There has also been an increase in the number of jobs available outside of Dublin, with Co Wicklow recording the highest growth as 134 per cent more jobs were advertised this quarter compared to the first three months of last year.

Ms Moran said that after the lifting of all Covid-19 restrictions, the jobs index “suggests some stabilisation in the market with the number of job vacancies levelling out compared to the high year-on-year growth we saw last quarter.”

“That said, we are still seeing growth in job vacancies with an increase of 44 per cent compared to this time last year,” she added.

“This shows that the market for employment remains strong for jobseekers around the country and employers need to remain competitive in order to retain and recruit talent.”

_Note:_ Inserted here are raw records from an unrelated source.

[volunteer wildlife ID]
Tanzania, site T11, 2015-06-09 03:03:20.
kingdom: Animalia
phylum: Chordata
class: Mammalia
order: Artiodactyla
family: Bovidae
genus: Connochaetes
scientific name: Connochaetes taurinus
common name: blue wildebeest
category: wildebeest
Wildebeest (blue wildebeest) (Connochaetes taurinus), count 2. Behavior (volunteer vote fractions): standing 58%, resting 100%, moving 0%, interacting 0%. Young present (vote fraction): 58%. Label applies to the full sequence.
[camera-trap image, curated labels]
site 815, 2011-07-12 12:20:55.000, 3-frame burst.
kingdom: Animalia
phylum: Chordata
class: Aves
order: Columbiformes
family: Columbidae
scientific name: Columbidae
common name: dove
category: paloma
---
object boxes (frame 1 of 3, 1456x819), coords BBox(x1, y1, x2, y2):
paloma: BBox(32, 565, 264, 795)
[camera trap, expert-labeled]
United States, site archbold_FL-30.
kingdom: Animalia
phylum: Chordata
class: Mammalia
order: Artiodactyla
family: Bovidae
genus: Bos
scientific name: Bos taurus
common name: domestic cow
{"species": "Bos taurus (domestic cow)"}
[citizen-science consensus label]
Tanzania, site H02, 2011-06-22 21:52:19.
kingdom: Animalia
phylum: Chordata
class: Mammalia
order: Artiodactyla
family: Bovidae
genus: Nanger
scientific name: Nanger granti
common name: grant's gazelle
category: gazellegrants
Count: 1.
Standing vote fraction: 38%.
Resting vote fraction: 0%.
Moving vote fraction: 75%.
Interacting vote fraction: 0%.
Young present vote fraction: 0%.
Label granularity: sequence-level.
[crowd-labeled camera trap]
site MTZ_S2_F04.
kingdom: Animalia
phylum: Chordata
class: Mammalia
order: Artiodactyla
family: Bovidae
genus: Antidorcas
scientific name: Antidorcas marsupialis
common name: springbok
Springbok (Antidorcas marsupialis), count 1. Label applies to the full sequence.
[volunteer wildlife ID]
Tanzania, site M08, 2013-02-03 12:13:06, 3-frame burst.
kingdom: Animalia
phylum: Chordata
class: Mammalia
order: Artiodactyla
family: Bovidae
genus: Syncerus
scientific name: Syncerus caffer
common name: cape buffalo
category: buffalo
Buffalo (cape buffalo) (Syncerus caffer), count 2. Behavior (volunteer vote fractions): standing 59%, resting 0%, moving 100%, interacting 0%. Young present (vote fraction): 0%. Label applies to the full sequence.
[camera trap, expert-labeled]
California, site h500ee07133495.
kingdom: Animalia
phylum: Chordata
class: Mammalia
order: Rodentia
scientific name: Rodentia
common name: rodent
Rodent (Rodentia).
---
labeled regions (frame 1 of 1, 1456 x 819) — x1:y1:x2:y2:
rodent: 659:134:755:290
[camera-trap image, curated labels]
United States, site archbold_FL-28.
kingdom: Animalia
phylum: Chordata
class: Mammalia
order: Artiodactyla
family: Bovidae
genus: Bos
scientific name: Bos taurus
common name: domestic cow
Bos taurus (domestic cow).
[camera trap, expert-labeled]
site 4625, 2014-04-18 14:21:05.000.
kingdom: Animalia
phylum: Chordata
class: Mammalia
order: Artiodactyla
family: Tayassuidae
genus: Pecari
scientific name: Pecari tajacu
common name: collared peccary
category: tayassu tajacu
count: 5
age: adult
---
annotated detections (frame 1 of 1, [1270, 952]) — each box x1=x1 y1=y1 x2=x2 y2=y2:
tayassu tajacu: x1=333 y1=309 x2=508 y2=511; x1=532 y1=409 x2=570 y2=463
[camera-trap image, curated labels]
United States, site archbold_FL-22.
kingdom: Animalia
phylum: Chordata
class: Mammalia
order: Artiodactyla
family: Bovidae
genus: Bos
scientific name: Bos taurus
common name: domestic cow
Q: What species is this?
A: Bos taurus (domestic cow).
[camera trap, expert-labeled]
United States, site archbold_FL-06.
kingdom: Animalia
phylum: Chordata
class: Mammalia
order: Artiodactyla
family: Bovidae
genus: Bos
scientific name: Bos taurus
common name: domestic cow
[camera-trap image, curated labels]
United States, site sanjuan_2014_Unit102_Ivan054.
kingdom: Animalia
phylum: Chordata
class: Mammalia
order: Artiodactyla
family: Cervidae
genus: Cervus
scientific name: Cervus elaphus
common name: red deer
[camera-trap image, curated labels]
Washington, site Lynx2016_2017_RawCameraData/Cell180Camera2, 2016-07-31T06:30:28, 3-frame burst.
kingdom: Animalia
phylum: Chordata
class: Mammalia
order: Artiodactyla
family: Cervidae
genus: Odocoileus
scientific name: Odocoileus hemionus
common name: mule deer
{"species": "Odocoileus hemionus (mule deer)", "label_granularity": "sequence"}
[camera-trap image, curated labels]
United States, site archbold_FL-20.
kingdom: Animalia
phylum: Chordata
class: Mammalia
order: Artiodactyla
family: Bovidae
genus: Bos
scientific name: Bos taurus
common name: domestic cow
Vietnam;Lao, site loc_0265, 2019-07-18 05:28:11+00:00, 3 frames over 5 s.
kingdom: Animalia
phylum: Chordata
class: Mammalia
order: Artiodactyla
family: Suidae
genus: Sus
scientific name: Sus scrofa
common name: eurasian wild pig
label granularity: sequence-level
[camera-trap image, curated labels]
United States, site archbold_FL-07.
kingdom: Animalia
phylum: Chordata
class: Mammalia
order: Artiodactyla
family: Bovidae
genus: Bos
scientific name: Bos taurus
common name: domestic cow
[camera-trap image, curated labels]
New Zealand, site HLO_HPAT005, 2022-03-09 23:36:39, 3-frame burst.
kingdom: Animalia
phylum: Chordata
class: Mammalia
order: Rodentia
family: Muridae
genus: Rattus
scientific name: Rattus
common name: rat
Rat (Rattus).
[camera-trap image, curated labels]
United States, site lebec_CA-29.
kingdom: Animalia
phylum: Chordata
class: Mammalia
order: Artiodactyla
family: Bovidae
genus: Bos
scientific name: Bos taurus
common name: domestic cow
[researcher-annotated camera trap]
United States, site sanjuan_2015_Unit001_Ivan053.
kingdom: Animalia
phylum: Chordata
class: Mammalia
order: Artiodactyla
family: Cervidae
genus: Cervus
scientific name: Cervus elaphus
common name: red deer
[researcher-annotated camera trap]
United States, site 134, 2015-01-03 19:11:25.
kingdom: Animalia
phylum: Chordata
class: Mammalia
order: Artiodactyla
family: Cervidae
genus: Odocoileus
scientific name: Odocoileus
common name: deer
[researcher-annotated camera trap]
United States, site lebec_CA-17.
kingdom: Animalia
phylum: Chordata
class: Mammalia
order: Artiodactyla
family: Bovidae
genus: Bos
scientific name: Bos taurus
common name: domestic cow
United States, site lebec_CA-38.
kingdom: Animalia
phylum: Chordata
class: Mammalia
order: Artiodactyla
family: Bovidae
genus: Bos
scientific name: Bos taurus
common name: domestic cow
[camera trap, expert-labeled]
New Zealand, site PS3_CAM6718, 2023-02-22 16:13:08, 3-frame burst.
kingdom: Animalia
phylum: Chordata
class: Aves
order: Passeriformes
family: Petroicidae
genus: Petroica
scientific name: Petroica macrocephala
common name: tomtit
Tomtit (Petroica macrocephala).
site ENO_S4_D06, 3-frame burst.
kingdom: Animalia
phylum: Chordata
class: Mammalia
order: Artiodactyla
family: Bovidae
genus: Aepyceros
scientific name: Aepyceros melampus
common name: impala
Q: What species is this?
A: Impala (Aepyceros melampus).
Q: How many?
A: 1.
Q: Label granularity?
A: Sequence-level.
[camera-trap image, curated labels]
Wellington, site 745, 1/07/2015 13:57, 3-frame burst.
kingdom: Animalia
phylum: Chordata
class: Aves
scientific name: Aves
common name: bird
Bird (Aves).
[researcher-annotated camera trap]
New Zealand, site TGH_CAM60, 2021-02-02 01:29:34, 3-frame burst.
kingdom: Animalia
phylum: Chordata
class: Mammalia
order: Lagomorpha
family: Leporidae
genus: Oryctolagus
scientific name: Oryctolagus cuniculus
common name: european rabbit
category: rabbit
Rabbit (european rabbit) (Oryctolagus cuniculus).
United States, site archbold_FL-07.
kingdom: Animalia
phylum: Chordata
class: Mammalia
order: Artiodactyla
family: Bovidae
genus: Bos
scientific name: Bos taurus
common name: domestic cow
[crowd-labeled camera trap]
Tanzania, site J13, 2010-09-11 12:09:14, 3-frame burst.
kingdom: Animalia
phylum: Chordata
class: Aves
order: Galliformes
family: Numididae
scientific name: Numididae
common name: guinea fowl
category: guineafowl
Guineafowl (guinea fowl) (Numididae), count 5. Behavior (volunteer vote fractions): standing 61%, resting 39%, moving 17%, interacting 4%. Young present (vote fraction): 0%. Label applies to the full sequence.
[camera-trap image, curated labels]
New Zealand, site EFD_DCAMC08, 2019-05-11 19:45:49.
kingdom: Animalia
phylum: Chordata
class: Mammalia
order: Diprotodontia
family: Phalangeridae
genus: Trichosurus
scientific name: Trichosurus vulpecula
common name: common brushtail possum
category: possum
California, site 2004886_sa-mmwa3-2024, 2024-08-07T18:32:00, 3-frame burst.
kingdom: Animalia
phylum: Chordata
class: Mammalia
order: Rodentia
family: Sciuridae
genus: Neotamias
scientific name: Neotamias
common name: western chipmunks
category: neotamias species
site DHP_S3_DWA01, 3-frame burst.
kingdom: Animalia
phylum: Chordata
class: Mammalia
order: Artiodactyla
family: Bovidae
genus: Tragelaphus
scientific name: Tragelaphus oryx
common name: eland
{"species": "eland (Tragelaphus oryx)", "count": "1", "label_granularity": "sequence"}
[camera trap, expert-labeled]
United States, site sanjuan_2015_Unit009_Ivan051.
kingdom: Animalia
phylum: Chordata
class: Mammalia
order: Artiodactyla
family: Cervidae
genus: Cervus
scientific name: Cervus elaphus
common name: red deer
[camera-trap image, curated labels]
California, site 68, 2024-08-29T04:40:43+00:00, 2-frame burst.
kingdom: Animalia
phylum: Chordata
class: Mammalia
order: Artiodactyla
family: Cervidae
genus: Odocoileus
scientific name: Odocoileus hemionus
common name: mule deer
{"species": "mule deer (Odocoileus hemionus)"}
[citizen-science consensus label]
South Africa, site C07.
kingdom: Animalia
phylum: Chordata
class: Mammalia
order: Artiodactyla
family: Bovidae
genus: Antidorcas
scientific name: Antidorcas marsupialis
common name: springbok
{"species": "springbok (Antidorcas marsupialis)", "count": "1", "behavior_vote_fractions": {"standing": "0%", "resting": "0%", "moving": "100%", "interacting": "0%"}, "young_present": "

It’s possible that inflation may, in time, replace Covid-19 and a better work-life balance as a key factor driving up the number of roles offering remote work

Ms Moran said the index results show “it is still very much an employee’s market” and HR departments “will continue to have to work hard to fill key talent gaps in their organisation.”

The impact of inflation is also expected to encourage employees to move jobs to try and attain higher salaries in order to keep pace with soaring consumer prices.

“It’s possible that inflation may, in time, replace Covid-19 and a better work-life balance as a key factor driving up the number of roles offering remote work, as people try to cut down on commuting and other costs associated with working from the office,” Ms Moran said.

“In fact, working from home vacancies continue to grow at a faster rate than overall vacancies.

“It’s clear that employers looking to attract and retain people in today’s market should continue to prioritise flexible working within their recruitment strategies.”